### Metin Bölümü
⁂

Bir yıl daha geçti âlemden. Geride kalan koca bir yıl, yıllar ve asırlar var.
Mevsim her daim sonbahardır dünyada. Geçen her sene, sadece seyredebileceğimiz bir
yaprak dökümü.
Evet, sadece seyredersiniz. Bazen gözyaşlarıyla, bazen sevinç ve gururla...
İnsan da gözyaşıyla tebessüm arasında gidip gelen bir sarkaç değil mi?
Zira kurulmuş devranı değiştirmeye gücünüz yetmez.
Ne gelen sorabilir geleyim mi diye ne de gidene sorulur tamam mı diye...
Kimisi için gözyaşlarıyla dolu bir tablodur bu. Kimisi içinse sevinç çığlıklarıyla dolu bir bayram.
Ve
mevsim her daim ilkbahardır dünyada.
Dalına tutunma gücü kalmayıp en naif bir rüzgârda bile kendini boşluğa bırakan yaprakların yerini, filizlenen yeni yapraklar almıyor mu?
Birilerinin kıyameti kopup hayat ışığı sönerken, başka bir yerde yeni hayatlar pırıldamıyor mu?
Birilerinin hüznü ötekinin sevinci olurken, birinin kârı diğerinin zararını resmeder.
Yıllar bu efsunlu dilemma içinde akıp gider...
Düşen yaprağın adı 2010, filizlenen 2011.
İnsan ömründen geçen yıllar, devletin ve
medeniyetin ömründen de geçer.
Yaşayan her organizma gibi devletlerin de insanlar gibi ömürleri vardır der ya İbn Haldun.
Vakit dolunca çöküş kaçınılmazdır diyor üstat.
Asırlar sonra Arnold Toynbee ve Oswald Spengler Batı medeniyetinin ömrü sadedinde İbn Haldun'u terennüm ederler.

⁂

[Segmentasyon verileri]
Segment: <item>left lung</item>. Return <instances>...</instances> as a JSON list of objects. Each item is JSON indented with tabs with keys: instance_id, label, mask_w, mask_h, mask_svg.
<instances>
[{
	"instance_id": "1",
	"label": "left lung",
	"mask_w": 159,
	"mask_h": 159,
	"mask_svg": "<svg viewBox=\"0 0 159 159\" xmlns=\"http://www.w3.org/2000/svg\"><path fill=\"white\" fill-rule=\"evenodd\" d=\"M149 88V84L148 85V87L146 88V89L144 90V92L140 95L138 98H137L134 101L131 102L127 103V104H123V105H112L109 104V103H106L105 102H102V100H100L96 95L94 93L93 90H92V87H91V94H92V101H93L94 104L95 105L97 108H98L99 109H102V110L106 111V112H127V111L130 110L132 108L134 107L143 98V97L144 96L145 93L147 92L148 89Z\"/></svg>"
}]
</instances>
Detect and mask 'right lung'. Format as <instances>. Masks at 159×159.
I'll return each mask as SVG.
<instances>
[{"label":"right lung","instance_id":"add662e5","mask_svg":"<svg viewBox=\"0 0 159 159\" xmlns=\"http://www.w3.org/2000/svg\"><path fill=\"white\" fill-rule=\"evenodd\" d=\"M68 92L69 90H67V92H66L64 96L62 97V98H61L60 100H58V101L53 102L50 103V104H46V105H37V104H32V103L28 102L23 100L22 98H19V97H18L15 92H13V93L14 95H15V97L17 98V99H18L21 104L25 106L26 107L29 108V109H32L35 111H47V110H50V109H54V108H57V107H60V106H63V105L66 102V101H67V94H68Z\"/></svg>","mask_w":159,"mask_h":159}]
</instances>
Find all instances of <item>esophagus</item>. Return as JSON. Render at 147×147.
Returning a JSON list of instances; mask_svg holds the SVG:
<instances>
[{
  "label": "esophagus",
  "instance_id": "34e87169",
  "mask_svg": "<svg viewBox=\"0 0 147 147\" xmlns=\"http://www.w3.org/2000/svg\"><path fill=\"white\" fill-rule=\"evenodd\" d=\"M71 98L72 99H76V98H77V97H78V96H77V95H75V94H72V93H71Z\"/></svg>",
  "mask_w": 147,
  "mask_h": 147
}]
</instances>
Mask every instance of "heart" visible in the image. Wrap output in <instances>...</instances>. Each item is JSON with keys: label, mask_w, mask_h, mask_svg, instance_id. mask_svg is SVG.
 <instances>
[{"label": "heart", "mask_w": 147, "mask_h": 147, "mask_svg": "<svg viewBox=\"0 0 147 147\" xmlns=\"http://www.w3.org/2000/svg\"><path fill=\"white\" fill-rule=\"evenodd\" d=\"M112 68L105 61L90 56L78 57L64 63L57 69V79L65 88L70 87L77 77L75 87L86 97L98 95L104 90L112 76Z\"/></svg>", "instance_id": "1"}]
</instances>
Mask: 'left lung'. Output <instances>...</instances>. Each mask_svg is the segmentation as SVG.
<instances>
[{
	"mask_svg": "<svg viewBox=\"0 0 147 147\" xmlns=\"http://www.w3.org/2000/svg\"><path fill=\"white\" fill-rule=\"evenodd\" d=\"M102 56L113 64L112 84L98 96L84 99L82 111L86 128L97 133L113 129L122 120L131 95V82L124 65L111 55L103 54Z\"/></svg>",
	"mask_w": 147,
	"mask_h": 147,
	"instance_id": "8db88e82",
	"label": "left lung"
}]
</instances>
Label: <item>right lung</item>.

⁂

### Yapılacaklar
A) Metin bölümündeki "Düşen yaprağın adı 2010, filizlenen 2011." cümlesini İngilizceye çevirin.
B) Metin bölümüne göre Batı medeniyetinin ömrü konusunda İbn Haldun'u terennüm eden iki isim kimdir?
Yalnızca metin bölümündeki bilgilere dayanın.

### Görev Yanıtları
A) The falling leaf is named 2010, the sprouting one 2011.

B) Arnold Toynbee ve Oswald Spengler.